I've always wondered why the maker of a Speedster body doesn't identify it as theirs. Some are flashed (molded) and shipped to multiple builders (at least early on in the '80's). Even a business card embedded in resin somewhere would help.
You could tell an early IM by the cast hinges with their logo and the silver foil copyright/build info in passenger's door opening. Early Vintage Speedster's had the curly red wire to gen/alt, faux torsion bar cutouts and the chrome strip on dash. JPS seemed similiar to VS but had spectacular paint finishes. CMC/FF had the Vintage Speedster hood (horn) badge, rubber dash eye bows, finished gel finish, VINTAGE gauges and cast hibachi engine grill. With many cars now 30-40 years old - many have mixed it up - you see many cars with the popular Vintage Speedster interiors (seats and door handles), and canvas vs vinyl tops/tonneaus.
So here's a mystery. The car is advertised on SAMBA as a Vintage Speedster brand from the late '70's. Except dash has CMC rubber eyebrows, no curly red wire, and apparently a faded gel coat red finish. Interior seats/door panels - and even an added chrome strip to the dash appear to be Vintage Speedster. BUT Vintage started building cars in 1988 --- not the late '70's. Even touts the extra heavy fiberglass - another CMC/FF feature. So is it a CMC with VS interior?
TheSamba.com :: VW Classifieds - 1957 Porsche Speedster Replica
Apologize if the owner is here on SOC - just seems to be a conundrum!

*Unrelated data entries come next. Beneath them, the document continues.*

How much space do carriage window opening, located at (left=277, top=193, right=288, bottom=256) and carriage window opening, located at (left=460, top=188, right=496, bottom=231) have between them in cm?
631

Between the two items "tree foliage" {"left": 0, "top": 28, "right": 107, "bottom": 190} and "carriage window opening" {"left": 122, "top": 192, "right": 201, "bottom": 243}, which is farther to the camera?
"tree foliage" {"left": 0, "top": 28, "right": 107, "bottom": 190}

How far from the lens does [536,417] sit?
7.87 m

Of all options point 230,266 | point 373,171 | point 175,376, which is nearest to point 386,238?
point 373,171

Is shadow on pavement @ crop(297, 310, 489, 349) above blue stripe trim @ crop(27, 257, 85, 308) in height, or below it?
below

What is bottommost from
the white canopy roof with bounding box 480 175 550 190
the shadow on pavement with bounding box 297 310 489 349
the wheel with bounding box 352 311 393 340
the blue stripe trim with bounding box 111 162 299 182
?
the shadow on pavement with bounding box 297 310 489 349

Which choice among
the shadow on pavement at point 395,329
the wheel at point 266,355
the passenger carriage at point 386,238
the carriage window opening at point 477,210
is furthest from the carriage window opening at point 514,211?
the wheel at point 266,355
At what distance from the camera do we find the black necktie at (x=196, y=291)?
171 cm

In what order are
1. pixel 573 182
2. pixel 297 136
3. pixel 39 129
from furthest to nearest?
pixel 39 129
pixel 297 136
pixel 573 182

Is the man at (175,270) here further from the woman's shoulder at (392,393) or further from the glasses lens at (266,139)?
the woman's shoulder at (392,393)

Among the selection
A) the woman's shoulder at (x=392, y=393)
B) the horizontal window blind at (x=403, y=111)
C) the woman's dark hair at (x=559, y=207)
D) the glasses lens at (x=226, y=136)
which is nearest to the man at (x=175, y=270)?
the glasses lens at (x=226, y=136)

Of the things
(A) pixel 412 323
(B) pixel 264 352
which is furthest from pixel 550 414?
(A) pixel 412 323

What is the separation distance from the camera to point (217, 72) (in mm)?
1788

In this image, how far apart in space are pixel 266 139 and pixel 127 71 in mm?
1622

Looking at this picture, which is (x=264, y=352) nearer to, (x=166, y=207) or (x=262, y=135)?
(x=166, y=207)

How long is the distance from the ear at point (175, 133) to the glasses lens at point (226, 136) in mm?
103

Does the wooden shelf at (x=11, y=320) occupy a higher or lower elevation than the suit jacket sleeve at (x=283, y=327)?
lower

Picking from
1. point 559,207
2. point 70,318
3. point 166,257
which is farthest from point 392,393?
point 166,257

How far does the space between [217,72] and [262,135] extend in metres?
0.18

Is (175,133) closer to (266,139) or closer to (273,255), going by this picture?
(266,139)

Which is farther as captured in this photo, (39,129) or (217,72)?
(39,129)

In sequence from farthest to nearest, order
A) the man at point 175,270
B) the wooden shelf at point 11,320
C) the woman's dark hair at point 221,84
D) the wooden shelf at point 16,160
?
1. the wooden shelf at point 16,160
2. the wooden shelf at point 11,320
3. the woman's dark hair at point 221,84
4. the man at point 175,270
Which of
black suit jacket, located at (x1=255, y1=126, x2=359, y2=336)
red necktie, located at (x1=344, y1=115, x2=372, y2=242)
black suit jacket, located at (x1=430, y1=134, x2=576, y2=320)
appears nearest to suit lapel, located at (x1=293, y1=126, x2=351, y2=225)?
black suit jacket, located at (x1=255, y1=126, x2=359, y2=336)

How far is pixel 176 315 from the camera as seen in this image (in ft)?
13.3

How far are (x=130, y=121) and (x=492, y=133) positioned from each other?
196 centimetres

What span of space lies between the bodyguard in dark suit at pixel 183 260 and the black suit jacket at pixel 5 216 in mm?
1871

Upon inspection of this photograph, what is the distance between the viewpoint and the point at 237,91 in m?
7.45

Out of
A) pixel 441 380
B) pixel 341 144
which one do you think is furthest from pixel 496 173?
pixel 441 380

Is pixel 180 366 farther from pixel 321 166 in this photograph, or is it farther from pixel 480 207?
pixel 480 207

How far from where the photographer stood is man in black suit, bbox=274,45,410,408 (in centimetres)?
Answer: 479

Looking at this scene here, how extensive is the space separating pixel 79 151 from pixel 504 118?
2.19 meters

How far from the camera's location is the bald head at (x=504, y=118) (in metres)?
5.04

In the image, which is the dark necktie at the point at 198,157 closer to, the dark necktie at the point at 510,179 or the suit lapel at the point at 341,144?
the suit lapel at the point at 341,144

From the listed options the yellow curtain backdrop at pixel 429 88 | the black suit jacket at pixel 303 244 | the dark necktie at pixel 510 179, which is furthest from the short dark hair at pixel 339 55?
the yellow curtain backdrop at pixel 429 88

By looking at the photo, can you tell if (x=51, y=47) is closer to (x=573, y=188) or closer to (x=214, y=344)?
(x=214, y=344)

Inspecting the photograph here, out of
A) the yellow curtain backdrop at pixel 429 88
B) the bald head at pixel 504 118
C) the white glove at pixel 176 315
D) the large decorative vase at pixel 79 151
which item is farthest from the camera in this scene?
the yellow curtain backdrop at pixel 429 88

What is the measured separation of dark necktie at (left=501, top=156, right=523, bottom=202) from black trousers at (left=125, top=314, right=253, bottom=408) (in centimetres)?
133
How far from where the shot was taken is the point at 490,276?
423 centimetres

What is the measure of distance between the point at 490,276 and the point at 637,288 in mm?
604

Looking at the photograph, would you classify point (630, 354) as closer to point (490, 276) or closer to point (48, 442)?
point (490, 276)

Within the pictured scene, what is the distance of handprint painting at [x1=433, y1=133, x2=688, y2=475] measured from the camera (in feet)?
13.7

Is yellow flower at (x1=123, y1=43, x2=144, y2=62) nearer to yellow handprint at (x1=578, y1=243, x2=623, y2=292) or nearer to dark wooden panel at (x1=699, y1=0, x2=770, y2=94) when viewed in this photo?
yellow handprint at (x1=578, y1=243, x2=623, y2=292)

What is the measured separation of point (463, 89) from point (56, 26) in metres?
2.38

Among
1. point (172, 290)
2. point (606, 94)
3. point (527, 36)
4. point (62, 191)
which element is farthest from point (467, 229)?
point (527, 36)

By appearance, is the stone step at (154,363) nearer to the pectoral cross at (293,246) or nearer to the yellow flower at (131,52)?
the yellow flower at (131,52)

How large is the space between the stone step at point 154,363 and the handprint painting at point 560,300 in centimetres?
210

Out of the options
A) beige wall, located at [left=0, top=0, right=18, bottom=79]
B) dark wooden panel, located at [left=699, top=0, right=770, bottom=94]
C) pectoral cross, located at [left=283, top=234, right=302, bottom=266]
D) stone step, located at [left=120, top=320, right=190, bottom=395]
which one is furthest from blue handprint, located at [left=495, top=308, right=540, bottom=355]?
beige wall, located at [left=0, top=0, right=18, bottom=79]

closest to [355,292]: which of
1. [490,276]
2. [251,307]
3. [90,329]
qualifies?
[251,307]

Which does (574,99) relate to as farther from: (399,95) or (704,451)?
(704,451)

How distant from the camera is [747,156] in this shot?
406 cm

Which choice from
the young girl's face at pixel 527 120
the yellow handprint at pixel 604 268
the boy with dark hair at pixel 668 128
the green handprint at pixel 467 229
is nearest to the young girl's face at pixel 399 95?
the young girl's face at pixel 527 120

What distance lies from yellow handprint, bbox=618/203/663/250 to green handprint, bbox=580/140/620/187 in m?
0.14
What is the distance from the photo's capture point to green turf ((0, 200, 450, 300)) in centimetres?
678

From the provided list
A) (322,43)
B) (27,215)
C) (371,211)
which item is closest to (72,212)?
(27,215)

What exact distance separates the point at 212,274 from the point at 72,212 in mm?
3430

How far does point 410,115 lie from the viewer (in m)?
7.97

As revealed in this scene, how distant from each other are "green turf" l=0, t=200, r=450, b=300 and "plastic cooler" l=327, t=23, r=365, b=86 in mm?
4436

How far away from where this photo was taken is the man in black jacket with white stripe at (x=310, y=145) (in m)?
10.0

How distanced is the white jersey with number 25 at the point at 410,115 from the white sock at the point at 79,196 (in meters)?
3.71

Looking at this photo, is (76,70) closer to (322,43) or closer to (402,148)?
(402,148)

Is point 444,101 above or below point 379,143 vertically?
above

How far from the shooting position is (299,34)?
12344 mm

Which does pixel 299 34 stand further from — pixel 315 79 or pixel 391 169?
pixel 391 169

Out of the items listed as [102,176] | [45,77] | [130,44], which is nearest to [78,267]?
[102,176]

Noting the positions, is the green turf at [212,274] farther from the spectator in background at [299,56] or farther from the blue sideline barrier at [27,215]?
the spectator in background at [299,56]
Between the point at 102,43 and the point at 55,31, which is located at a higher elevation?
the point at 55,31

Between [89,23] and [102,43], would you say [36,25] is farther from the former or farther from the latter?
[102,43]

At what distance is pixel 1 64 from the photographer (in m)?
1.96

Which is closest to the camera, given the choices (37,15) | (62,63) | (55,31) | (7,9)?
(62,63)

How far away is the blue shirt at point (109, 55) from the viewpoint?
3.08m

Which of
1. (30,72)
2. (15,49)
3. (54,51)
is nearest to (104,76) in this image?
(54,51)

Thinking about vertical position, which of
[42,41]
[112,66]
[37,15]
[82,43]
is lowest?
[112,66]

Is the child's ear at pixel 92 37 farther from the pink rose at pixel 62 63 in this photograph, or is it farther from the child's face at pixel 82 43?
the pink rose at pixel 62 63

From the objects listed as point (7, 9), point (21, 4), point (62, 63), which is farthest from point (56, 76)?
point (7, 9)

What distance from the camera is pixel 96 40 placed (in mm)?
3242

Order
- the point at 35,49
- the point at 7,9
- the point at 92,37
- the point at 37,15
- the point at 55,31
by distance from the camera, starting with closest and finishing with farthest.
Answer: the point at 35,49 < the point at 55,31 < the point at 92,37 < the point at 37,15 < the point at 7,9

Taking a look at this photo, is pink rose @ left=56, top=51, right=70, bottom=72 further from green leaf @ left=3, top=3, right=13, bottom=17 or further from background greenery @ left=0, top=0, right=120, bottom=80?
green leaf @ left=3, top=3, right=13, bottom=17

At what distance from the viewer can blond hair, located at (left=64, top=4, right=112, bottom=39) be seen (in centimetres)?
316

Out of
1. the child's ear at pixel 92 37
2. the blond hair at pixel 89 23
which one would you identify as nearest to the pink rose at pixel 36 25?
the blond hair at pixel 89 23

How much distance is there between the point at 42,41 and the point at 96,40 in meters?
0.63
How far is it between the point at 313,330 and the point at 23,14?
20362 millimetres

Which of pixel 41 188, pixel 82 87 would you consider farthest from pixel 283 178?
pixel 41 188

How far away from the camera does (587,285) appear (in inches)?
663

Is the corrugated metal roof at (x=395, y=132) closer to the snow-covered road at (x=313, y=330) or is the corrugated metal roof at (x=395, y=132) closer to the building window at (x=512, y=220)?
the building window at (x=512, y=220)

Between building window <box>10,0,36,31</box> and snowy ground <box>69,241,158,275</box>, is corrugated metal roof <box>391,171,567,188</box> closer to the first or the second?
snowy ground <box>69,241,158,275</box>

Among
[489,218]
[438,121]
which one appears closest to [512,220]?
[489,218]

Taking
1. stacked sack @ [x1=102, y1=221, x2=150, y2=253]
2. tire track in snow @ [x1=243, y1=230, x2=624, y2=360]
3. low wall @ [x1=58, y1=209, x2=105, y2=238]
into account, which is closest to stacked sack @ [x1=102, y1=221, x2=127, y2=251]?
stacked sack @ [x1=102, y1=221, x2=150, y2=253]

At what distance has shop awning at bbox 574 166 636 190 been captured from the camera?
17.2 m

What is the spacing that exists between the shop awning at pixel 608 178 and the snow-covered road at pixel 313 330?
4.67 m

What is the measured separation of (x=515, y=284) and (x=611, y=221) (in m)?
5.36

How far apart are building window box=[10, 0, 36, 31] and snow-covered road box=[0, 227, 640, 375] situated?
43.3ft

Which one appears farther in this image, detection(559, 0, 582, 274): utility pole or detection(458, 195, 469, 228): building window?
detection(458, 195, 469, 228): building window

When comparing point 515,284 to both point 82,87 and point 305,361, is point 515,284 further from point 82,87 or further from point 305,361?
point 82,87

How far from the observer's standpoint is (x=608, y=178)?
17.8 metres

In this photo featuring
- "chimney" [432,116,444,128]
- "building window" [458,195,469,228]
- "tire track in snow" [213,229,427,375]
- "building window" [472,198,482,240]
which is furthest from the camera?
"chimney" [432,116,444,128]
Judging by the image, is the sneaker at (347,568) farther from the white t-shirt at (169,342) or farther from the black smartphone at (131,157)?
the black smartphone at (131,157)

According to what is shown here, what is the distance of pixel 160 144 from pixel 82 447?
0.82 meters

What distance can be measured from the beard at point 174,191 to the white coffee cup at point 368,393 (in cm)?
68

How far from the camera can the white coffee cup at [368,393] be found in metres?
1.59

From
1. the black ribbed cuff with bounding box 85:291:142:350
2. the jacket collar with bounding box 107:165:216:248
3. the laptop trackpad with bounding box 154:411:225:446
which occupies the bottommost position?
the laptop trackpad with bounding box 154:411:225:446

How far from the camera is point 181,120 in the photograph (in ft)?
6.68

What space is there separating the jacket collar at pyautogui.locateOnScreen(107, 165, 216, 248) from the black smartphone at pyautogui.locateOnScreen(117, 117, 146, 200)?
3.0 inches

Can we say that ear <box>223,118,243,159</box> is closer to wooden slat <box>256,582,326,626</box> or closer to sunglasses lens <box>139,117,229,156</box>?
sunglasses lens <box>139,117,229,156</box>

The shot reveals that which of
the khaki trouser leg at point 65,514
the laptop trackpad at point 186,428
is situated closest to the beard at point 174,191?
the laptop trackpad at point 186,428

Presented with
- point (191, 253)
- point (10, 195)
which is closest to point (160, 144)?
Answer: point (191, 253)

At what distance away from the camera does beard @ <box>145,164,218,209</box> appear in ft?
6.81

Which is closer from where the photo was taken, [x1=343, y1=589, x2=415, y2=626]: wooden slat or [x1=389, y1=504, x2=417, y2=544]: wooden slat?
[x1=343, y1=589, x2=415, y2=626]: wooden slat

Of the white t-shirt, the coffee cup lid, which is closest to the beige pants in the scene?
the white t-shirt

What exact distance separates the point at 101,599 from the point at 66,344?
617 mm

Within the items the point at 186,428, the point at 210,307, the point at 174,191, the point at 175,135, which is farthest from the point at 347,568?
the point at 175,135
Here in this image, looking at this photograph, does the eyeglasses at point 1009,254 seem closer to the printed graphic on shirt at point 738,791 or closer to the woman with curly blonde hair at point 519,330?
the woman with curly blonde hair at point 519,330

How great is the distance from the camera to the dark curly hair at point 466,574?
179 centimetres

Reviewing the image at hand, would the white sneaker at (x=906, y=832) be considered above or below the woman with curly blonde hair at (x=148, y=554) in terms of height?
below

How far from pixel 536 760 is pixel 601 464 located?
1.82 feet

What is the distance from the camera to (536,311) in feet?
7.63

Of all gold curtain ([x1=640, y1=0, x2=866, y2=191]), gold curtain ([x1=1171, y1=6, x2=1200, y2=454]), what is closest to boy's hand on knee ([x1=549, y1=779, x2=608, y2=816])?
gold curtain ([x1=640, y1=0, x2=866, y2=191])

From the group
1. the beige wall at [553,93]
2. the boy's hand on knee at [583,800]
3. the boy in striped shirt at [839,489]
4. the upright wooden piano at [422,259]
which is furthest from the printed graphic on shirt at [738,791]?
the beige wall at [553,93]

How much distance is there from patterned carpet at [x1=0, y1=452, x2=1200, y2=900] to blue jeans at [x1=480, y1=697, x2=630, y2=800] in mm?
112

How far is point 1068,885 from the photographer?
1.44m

I have a similiar conundrum. I have hidden in my FL Barn a Dolphin Industries Mod-T Shriner dune buggy. I bought it around 2000. Dune Buggy Archives (DBA) identified it for me. Made not too far from me in Pompano Beach in mid-'80's (has expired 1991 Pensacola license plates). Well to tie it to the above - I have found other Dolphin cars and some of them actually have embossed id on them -- but I can't find it on mine (and mine is still original white gel coat).